One of the fundamental issues in the address was the significance of education in American life. The president reiterated that for America to move forward, it must take education seriously.

In the US and everywhere in the world, education has transformed communities and inspired hope among individuals. Education gives people the power to think critically and creatively so that they can find solutions to the world’s problems.

In 2003, the NARC government embarked on an ambitious plan to enhance free primary education in Kenya. This initiative brought hope to millions of children and thousands of communities. Primary school enrollment hit a record high as children who had been consigned to destitution, thronged schools to gain basic literacy skills.

The pressure in primary schools threw the Government’s spanner into the works. Many primary and secondary schools were built with money from the Constituency Development Funds (CDF) to meet the escalating quest for education.

In the last term of former President Mwai Kibaki, the country witnessed unprecedented proliferation of colleges and universities. Virtually all existing colleges at the time were ‘promoted’ to campus and constituent university college status. In 2013, these colleges acquired full-fledged accreditation to offer degrees to students by spearheading scholarly research and innovation. But one thing that was overlooked amid this excitement was the quality of the students that these colleges hoped to transform.

Uwezo Kenya, one of the most inspiring education research entities, has continuously released reports that reveal the absurdity of education in Kenya. To put the reports into context, little learning is taking place in our primary schools.

While in secondary schools, the wheels of ignorance roll faster as students wait for exam leaks. Despite the consistent cases of cheating, no government institution has put KNEC to explain the causes of exam irregularities, thereby lending credence to the saga of institutionalised failure.

Consequently, the country admits half-baked students to colleges and universities. Employers have observed that majority of the current crop of job-seekers can neither speak coherently nor answer questions during interviews. Yet, communication is one of core courses entrenched in the higher education curriculum.

Many other graduates cannot perform the practical aspects of their degree courses in the job market. This development has pushed employers to design graduate trainee programmes prior to admission of graduates into the mainstream employment.

The Government directs a bigger percentage of the GDP to the education system which goes to waste.

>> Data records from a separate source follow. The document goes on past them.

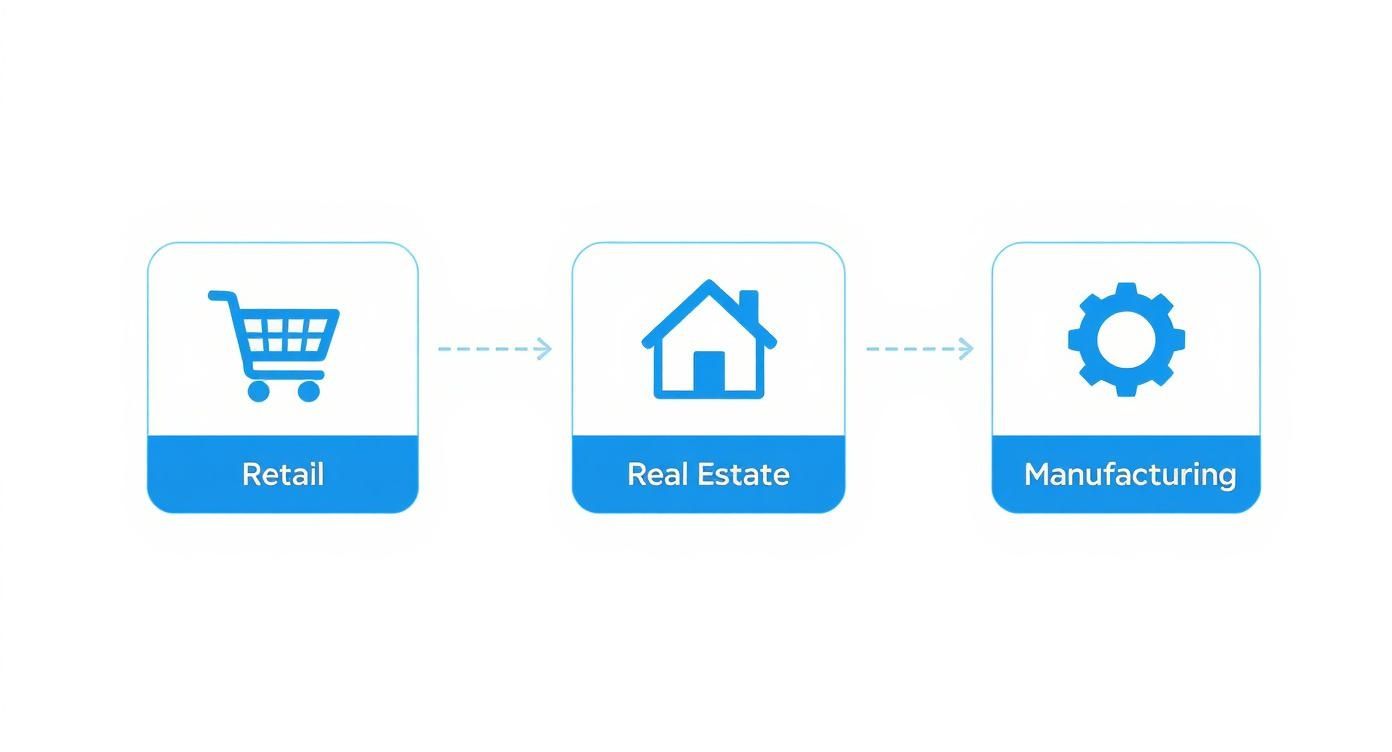 Retail

Real Estate

Manufacturing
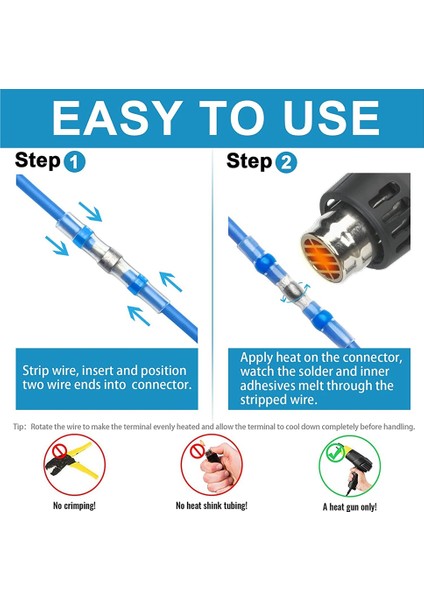 EASY TO USE

Step 1

Strip wire, insert and position two wire ends into connector.

Step 2

Apply heat on the connector, watch the solder and inner adhesives melt through the stripped wire.

Tip: Rotate the wire to make the terminal evenly heated and allow the terminal to cool down completely before handling.

No crimping!

No heat shink tubing!

A heat gun only!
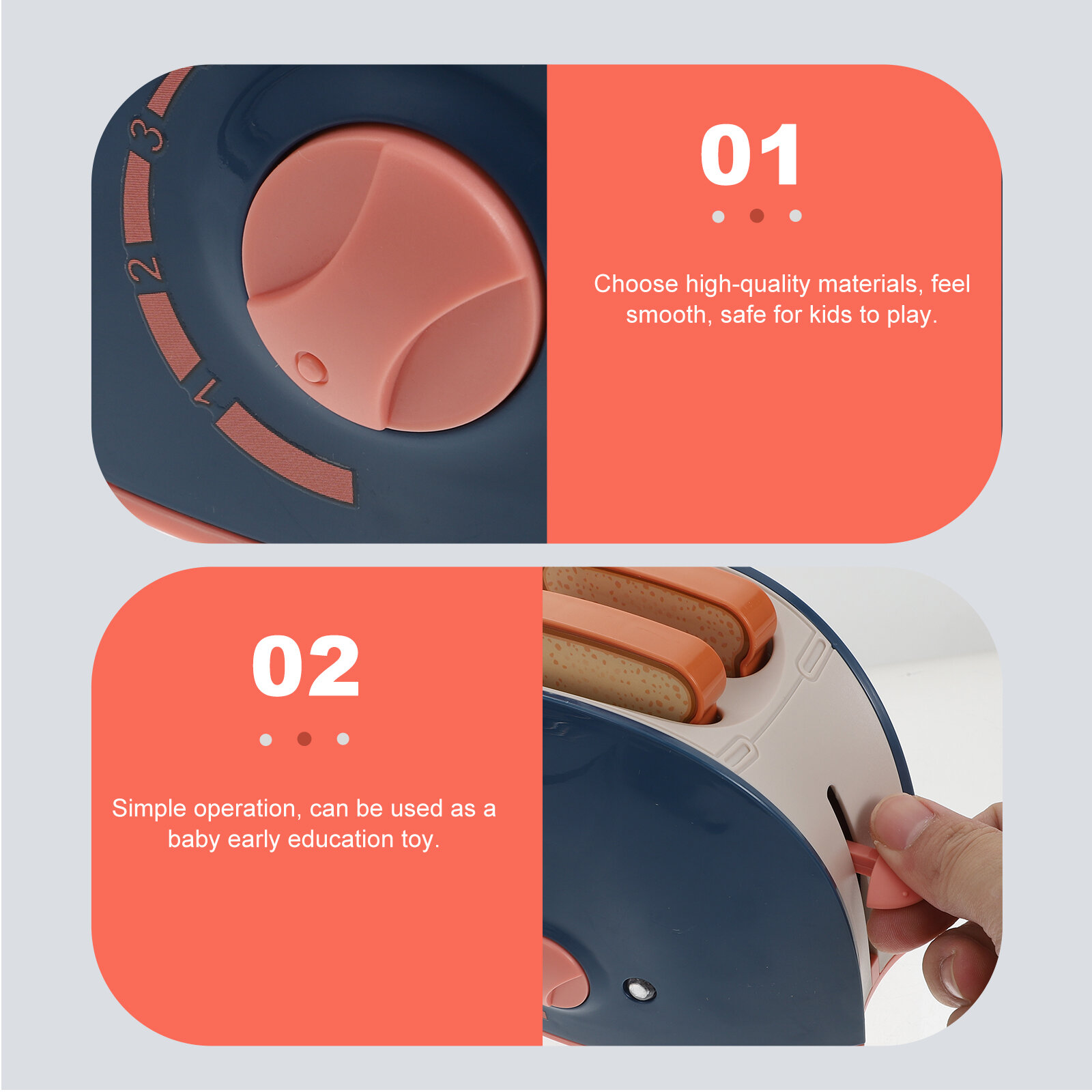 3
2
1

01

Choose high-quality materials, feel smooth, safe for kids to play.

02

Simple operation, can be used as a baby early education toy.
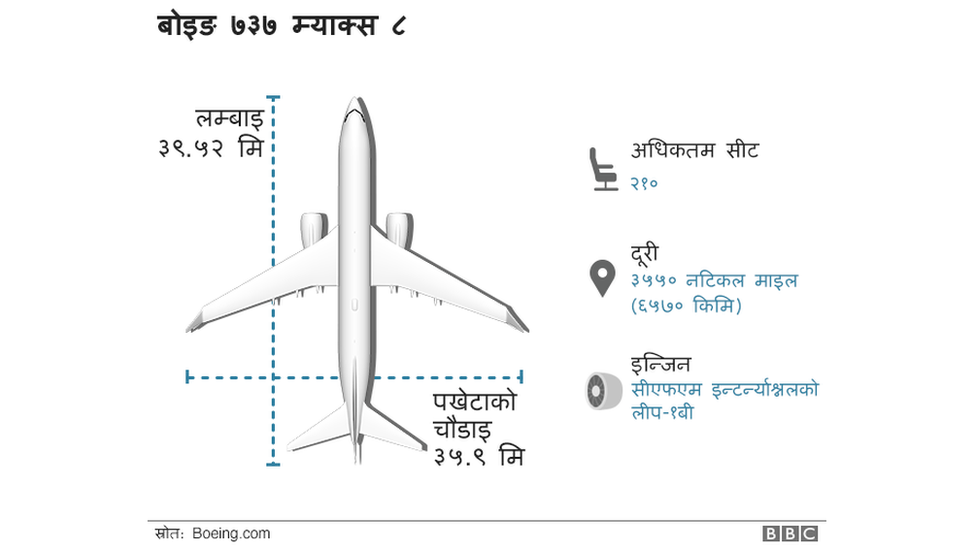 बोइङ ७३७ म्याक्स ८

लम्बाइ
३९.५२ मि

पखेटाको
चौडाइ
३५.९ मि

अधिकतम सीट
२१०

दूरी
३५५० नटिकल माइल
(६५७० किमि)

इन्जिन
सीएफएम इन्टर्न्याश्नलको
लीप-१बी

स्रोत: Boeing.com

BBC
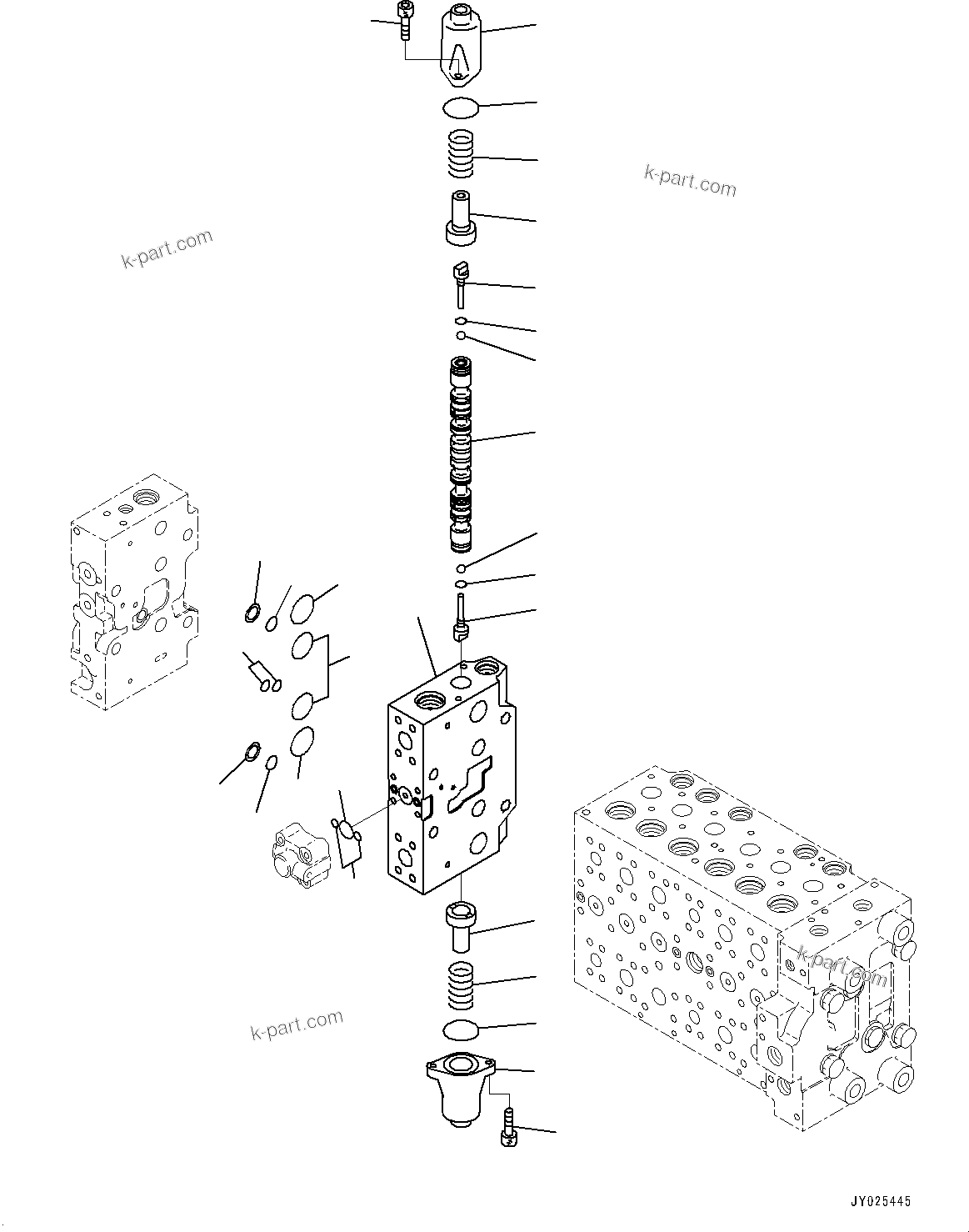 k-part.com

k-part.com

k-part.com

k-part.com

JY025445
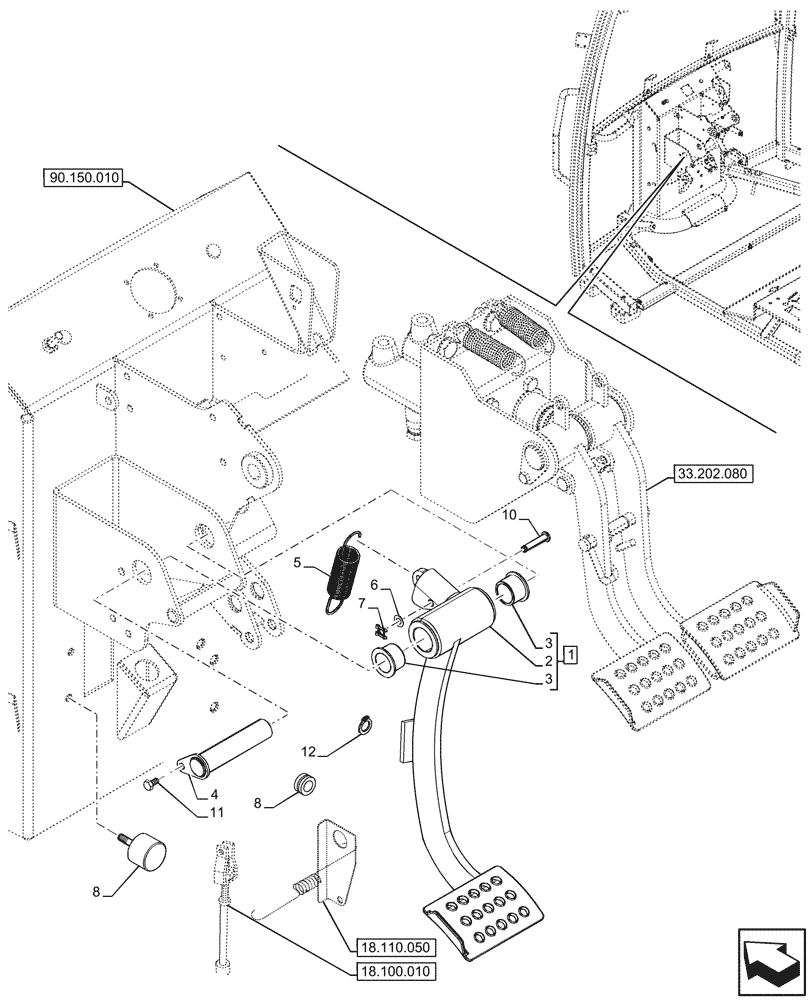 90.150.010
33.202.080
10
5
6
7
3
2
3
1
12
4
11
8
8
18.110.050
18.100.010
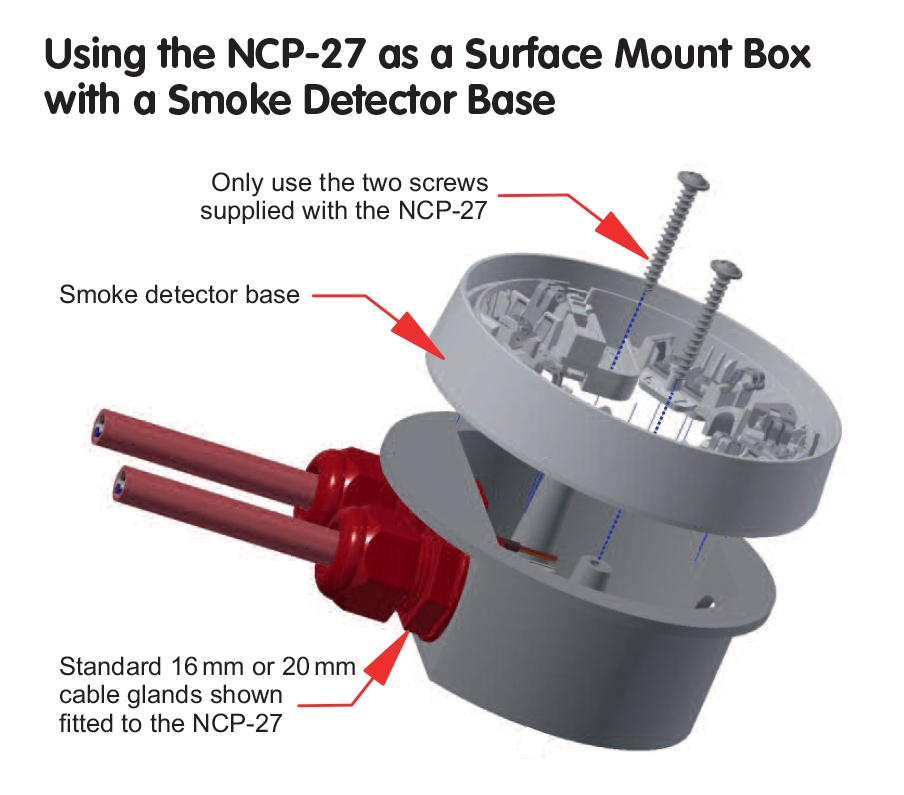 Using the NCP-27 as a Surface Mount Box with a Smoke Detector Base

Only use the two screws supplied with the NCP-27

Smoke detector base

Standard 16 mm or 20 mm cable glands shown fitted to the NCP-27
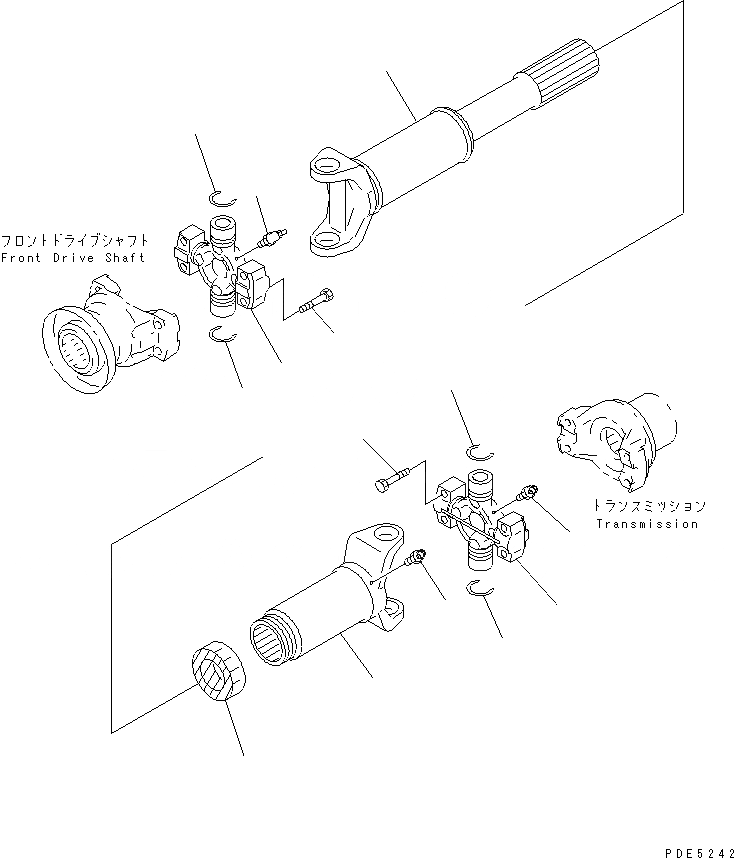 フロントドライブシャフト
Front Drive Shaft

トランスミッション
Transmission

PDE5242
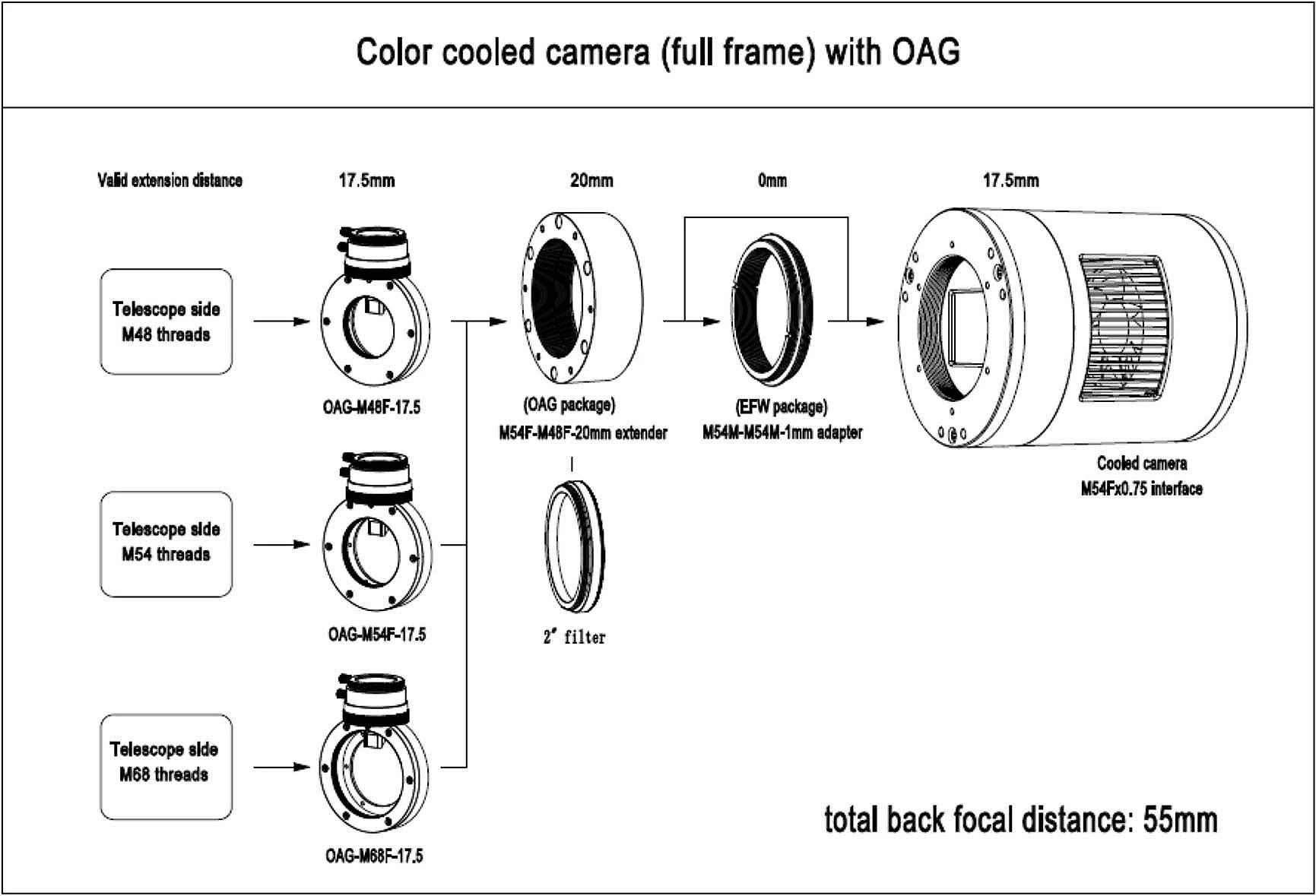 Color cooled camera (full frame) with OAG

Valid extension distance

17.5mm

20mm

0mm

17.5mm

Telescope side
M48 threads

OAG-M48F-17.5

(OAG package)
M54F-M48F-20mm extender

(EFW package)
M54M-M54M-1mm adapter

Cooled camera
M54Fx0.75 interface

Telescope side
M54 threads

OAG-M54F-17.5

2" filter

Telescope side
M68 threads

OAG-M68F-17.5

total back focal distance: 55mm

Going forward, the Government should stop burying its head in the sand and confront the ugly side of our education system.

Implementation of recommendations of educational committees, beginning with the Ominde Commission and Uwezo reports, will invariably transform the system.

The Government should also take decisive and irrevocable action on officials involved in exam irregularities.

Financing higher education and strengthening quality mechanisms will inspire competition among universities and colleges, and improve the quality of graduates.

Human rights groups and Kenyan citizens should increase advocacy and decry exam cheating. Putting our children through an unfair and predetermined contest is an affront to humanity.

Finally, destroying the cartels that have held our education system hostage will do this country and her people a great deal of honour.